## Problem
Lines below that include "from" are the answer; copy each one.

## Extracted information
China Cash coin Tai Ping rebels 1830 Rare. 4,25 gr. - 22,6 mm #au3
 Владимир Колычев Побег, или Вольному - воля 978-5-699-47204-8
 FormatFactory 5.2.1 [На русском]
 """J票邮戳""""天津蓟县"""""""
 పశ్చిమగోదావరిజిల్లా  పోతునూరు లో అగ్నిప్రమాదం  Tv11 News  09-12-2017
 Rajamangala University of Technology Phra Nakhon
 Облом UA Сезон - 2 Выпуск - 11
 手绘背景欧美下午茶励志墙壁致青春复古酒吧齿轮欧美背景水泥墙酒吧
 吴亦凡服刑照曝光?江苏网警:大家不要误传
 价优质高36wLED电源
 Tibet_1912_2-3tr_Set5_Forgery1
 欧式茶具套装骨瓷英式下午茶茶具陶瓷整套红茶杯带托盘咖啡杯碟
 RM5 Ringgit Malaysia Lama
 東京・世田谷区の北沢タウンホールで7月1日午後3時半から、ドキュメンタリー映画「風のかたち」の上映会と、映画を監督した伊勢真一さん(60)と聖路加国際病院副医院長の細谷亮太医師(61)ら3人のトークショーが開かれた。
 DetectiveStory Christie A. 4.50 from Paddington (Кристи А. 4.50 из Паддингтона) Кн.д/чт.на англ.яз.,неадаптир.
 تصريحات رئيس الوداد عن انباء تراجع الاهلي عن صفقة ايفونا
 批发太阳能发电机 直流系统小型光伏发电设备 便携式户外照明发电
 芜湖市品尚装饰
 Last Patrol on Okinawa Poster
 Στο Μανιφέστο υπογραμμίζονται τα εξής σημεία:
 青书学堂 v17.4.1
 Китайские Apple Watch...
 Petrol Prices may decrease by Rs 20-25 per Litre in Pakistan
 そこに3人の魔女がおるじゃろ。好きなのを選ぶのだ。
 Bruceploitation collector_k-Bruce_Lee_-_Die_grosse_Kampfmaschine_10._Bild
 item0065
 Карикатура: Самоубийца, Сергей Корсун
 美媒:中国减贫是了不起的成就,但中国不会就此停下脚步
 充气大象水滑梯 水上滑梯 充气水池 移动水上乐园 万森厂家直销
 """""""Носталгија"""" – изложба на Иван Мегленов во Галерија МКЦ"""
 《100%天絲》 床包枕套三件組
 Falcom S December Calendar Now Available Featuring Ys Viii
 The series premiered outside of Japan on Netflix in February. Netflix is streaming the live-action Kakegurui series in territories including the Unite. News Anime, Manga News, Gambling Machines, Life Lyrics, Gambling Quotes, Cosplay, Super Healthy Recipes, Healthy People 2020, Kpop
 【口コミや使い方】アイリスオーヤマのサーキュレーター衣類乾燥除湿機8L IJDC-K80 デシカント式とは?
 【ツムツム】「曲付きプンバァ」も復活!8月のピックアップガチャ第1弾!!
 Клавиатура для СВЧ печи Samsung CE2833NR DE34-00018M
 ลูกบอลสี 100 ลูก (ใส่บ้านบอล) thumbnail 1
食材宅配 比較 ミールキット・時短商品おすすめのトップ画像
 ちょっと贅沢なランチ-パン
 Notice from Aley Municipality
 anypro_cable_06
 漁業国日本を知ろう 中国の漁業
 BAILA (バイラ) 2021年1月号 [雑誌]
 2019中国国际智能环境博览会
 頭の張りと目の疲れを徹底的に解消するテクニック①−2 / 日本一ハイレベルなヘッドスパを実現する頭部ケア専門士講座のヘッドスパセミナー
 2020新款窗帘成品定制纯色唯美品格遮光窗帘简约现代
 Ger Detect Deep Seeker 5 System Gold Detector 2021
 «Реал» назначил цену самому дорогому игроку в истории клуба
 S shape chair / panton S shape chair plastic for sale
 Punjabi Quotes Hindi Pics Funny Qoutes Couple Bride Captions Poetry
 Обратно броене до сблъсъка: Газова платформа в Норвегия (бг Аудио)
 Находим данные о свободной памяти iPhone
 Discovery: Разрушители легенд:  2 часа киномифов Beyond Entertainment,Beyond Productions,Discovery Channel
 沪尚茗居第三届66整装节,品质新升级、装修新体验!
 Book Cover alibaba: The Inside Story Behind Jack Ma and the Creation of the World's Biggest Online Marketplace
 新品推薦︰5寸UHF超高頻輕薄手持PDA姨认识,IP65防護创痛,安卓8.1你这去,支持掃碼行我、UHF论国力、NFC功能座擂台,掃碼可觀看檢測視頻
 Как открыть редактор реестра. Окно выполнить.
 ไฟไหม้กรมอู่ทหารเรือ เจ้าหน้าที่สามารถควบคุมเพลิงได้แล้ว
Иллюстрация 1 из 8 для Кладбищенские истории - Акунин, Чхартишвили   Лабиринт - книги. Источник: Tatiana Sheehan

## Answer to the exercise
 DetectiveStory Christie A. 4.50 from Paddington (Кристи А. 4.50 из Паддингтона) Кн.д/чт.на англ.яз.,неадаптир.
 Notice from Aley Municipality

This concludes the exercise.